The Financial Matters Amendment Act and the Insurance Act (18 of 2017) created a dedicated microinsurance licence category to serve low-income households with simple, affordable products (funeral cover, crop insurance, household contents). The FSCA oversees approximately 12 licensed microinsurers and hundreds of cell captive arrangements. The reform agenda addresses: persistently high expense ratios (>60%) in the microinsurance market; exclusionary fine print in funeral policies; integration with SASSA grant payment infrastructure for premium deduction; and the extension of microinsurance to parametric agricultural products for smallholders. The PC on Finance has raised concerns about the Policyholder Protection Rules (PPR) enforcement and debit order abuse targeting grant recipients.
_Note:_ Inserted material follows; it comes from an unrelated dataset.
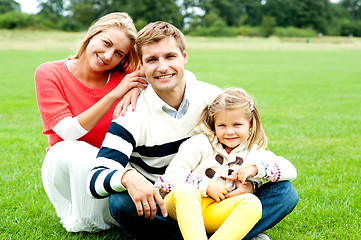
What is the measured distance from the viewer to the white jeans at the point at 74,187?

Twin Peaks regulation gives both the Prudential Authority (SARB) and FSCA oversight roles.
South Africa's Cooperative Banks Development Agency (CBDA), established under the Cooperative Banks Act (2007), oversees approximately 40 registered cooperative financial institutions (CFIs) with combined assets under R500 million — tiny relative to the formal banking sector. The reform agenda seeks to grow CFIs in township and rural areas to provide affordable savings, credit, and payment services to the unbanked. Proposals include: an amended Cooperative Banks Act to create a tiered licensing framework with lower capital thresholds for community-level savings groups; SARB supervisory ring-fencing for CFIs below R50 million in assets; blended finance first-loss facilities through the IDC; and integration with the Post Bank's township payments infrastructure. The FSD Africa and UNCDF have co-funded pilot CFI capacity programmes in KZN and Gauteng townships.
The Land and Agricultural Development Bank (Land Bank) entered a debt standstill in 2020 after a R5 billion guarantee call triggered a liquidity crisis. Government provided R10 billion in recapitalisation between 2021 and 2024, restructured the loan book, and replaced board and management. The strategic refocus targets a shift from commercial farmer financing (previously 85% of the book) toward emerging Black farmers, smallholders, and agri-processing enterprises under the DALRRD's land reform programme. The Land Bank Amendment Act (2023) clarified its development mandate and SARB exemption status. Key challenges: non-performing loan legacy, procurement of agricultural insurance, and integration with Blended Finance instruments (USAID, DFI co-funding). Parliament's PC on Agriculture has monitored the turnaround, noting improved liquidity but ongoing NPL concerns.